On Tuesday, March 20, students and pharmacists from across the state traveled to the steps of the Capitol in Sacramento, CA to advocate for the pharmacy profession at Legislative Day. They met with legislators to talk about protecting the future and integrity of our profession. This year, for the first time, California Society of Health-System Pharmacists (CSHP) and California Pharmacists Association (CPhA) joined together for a combined Legislative Day. Participants spoke with legislators on three separate bills that will further our profession and increase accessibility of patient care.
Thirty-five students from Pacific joined this event, meeting with other pharmacy students, faculty, and pharmacists.
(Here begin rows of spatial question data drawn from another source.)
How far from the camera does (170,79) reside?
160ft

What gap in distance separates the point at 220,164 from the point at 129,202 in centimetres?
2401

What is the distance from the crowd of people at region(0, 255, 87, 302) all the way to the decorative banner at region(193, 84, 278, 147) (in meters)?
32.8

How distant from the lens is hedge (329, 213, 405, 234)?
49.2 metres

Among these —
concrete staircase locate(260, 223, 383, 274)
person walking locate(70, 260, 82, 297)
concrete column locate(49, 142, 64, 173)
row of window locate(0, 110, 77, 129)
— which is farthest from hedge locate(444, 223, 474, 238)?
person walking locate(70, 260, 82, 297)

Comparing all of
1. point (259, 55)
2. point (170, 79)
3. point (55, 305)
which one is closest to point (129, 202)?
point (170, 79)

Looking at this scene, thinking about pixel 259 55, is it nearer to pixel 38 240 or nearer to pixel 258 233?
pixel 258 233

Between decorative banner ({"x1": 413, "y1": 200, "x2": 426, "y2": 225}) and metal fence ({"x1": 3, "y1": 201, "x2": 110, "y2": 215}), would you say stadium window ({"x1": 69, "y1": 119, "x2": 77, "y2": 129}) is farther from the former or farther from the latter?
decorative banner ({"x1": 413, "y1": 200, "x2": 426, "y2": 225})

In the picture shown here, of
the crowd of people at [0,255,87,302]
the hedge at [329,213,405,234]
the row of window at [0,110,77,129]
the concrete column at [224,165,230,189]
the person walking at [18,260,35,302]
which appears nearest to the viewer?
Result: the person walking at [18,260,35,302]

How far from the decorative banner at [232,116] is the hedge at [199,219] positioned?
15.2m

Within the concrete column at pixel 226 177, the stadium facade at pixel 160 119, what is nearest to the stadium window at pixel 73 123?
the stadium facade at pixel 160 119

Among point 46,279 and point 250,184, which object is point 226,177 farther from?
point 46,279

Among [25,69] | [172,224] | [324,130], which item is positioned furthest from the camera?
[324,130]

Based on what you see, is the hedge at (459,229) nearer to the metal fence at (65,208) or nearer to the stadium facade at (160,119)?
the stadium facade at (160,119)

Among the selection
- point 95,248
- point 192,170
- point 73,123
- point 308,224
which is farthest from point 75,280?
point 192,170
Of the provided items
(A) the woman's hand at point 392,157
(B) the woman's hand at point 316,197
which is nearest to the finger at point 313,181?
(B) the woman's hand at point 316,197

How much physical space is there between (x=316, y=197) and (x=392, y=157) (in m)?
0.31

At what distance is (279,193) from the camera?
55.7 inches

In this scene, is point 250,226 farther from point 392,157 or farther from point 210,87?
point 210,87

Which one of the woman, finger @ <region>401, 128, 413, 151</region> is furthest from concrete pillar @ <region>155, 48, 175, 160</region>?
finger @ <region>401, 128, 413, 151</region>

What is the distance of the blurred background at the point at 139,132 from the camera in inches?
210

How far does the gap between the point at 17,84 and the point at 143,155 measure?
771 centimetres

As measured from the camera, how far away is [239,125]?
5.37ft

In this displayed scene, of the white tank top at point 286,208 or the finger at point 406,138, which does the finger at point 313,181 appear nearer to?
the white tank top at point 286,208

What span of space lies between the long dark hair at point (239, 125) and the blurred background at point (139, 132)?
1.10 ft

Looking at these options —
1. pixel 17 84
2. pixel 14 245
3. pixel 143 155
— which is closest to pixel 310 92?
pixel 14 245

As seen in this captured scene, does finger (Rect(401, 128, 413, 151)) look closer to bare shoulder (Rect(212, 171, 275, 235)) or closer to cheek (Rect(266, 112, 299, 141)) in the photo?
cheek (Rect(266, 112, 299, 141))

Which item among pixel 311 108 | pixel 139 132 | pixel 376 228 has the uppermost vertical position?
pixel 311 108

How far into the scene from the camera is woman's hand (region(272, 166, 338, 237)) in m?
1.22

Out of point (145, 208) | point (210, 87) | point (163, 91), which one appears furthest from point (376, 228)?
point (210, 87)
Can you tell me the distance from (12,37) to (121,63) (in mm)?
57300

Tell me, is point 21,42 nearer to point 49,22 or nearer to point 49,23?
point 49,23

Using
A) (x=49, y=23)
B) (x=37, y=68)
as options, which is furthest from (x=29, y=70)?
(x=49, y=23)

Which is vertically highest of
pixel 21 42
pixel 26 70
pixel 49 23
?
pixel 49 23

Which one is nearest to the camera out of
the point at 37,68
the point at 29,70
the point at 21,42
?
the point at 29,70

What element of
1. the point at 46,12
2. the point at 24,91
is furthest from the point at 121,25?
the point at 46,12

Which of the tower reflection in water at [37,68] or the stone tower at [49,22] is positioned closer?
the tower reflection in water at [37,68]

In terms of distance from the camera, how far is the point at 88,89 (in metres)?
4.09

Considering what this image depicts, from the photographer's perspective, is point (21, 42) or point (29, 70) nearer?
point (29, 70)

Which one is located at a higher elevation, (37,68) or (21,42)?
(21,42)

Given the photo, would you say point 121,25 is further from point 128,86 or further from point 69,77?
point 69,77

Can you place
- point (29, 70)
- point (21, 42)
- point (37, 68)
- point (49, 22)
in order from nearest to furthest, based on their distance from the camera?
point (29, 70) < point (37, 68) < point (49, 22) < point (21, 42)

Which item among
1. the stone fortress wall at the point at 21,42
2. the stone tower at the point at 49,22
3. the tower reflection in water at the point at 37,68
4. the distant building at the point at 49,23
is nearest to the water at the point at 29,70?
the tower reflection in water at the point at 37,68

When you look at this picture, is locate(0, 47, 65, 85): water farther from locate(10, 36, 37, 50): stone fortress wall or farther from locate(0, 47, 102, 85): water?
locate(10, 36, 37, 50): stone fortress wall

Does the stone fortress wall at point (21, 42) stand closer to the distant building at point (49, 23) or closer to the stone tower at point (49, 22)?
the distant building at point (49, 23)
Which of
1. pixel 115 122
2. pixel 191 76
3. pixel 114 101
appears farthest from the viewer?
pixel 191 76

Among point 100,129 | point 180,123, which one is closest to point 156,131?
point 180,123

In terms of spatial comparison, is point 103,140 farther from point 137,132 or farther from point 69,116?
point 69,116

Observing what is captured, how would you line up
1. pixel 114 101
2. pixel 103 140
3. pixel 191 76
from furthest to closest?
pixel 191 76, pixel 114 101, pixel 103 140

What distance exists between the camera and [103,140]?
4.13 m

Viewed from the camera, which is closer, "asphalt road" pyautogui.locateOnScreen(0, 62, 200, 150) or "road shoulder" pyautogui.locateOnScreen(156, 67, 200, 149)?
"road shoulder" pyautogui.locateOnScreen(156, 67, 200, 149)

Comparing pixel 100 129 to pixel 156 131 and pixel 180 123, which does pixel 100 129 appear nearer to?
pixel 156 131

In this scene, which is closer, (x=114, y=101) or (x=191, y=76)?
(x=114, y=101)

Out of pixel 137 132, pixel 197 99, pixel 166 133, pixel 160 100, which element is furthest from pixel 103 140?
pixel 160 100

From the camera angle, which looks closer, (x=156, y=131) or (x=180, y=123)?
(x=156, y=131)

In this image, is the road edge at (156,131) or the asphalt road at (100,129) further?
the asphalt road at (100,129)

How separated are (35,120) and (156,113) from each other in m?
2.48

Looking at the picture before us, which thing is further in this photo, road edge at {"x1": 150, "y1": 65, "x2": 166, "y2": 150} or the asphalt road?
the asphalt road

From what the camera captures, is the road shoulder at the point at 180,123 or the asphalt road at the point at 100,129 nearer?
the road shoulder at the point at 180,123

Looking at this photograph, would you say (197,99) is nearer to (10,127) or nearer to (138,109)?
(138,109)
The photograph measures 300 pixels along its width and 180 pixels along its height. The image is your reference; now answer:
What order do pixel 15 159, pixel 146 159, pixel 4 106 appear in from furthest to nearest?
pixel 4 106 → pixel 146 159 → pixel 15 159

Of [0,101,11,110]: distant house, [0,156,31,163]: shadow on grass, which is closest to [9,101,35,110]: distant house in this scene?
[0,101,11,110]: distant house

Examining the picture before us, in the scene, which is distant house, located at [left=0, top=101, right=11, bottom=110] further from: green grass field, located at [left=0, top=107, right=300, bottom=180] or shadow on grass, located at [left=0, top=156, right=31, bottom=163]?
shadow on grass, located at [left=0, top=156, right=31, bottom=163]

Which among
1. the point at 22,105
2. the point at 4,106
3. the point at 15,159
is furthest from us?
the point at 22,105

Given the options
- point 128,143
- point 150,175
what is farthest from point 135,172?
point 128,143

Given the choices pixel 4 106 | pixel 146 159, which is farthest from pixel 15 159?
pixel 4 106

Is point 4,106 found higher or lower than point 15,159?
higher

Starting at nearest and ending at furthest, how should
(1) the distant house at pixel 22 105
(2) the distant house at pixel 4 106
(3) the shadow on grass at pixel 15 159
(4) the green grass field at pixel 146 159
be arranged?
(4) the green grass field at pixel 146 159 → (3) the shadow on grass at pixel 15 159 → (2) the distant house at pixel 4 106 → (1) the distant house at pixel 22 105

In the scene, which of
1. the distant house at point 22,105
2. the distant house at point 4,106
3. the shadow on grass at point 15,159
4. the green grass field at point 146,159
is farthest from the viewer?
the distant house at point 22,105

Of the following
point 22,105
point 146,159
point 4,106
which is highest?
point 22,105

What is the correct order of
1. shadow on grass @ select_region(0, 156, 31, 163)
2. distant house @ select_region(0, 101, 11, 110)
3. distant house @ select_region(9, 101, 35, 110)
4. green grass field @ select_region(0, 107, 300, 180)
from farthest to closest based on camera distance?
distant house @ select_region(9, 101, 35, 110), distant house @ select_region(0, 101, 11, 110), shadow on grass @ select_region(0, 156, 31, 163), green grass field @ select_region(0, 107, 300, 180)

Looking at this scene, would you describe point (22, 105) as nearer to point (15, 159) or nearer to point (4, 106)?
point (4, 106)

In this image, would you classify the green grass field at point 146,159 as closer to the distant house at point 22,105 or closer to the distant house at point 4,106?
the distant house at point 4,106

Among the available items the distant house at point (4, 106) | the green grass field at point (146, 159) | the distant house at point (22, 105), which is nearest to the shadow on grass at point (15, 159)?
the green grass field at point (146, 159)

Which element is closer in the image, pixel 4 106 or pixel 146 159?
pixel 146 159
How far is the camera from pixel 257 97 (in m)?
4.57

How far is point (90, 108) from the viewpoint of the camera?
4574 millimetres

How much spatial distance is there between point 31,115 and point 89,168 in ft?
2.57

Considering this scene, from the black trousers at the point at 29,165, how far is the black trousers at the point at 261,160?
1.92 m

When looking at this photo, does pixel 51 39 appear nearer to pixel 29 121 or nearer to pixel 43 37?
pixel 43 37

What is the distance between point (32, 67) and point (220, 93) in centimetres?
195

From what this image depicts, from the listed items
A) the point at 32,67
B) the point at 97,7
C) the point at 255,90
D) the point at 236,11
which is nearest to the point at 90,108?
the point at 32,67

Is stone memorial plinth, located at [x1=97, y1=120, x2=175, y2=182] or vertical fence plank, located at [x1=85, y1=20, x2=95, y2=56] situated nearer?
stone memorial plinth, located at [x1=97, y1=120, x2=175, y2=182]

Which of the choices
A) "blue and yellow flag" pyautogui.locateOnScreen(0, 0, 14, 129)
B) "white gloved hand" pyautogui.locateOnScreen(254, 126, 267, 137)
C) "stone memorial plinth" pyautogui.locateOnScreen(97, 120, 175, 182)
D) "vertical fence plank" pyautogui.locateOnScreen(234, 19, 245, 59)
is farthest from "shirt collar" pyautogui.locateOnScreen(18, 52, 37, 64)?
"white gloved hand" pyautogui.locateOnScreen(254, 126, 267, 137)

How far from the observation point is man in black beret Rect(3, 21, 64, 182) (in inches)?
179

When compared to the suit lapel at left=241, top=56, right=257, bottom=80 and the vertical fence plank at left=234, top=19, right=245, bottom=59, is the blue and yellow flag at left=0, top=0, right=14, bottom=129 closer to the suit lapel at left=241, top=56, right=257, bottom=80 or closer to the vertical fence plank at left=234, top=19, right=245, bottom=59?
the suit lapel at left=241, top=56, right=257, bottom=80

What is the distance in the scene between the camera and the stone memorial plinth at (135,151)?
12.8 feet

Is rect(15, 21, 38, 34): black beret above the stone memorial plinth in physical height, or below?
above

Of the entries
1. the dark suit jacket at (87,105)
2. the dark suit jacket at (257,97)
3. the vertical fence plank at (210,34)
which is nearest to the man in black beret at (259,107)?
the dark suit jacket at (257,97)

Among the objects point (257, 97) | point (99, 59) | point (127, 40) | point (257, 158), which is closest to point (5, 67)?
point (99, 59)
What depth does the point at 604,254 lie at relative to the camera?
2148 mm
In addition to meeting with legislators, Pacific pharmacy students held free health screenings on the steps of the Capitol as a way to further advocate for our profession and provide free services to the public. Health screenings included blood pressure, glucose and cholesterol testing. This health fair was spear-headed by Barrett Smith ’13, Academy of Student Pharmacists (ASP) Vice President of Professional Affairs.
Legislative Day was a great opportunity for pharmacy students to learn about the legislative process and join the effort to ensuring the future of pharmacy. “The CSHP/CPhA Legislative Day was a great experience that gave us the opportunity to expand our understanding of how a bill becomes a law. In addition, meeting with state legislators allowed us as pharmacy students to take part in advocating for the future of our profession. Because upcoming legislation can have a huge effect on healthcare and pharmacy in particular, it is extremely important that we are actively involved in this process,” said Daniel Da Costa ’14.
The participants discussed several key bills running through the state government with Assembly members and State Senators representing all districts of California. The first bill (AB 377) proposes a centralized off-site pharmacy building that would provide hospitals with bar-coded, filled prescriptions, as a way to reduce medication errors. The next key bill (AB 1447) discussed, if passed, would allow pharmacists to perform some clinical tests on patients without a lab director present. In addition, this bill would allow pharmacies to offer nonprescription tests patients can purchase and administer themselves. By allowing pharmacists to administer more services, it would help increase compliance and cut down on the cost of health care. The last bill, which has not been assigned a bill number, will work to revise the current Pharmacy Benefit Management (PBM) auditing process, to ensure claims are not retroactively denied due to trivial mistakes or typos. The bills presented not only help improve patient care and drive down prescription costs, but labor to expand the scope of the pharmacy profession.
This event showed the importance of advocating for the profession and becoming actively involved. By coming together, CSHP and CPhA were able to show the partnership between all pharmacists, no matter which field they may choose. Legislative Day was a successful event that will have a great impact on our future.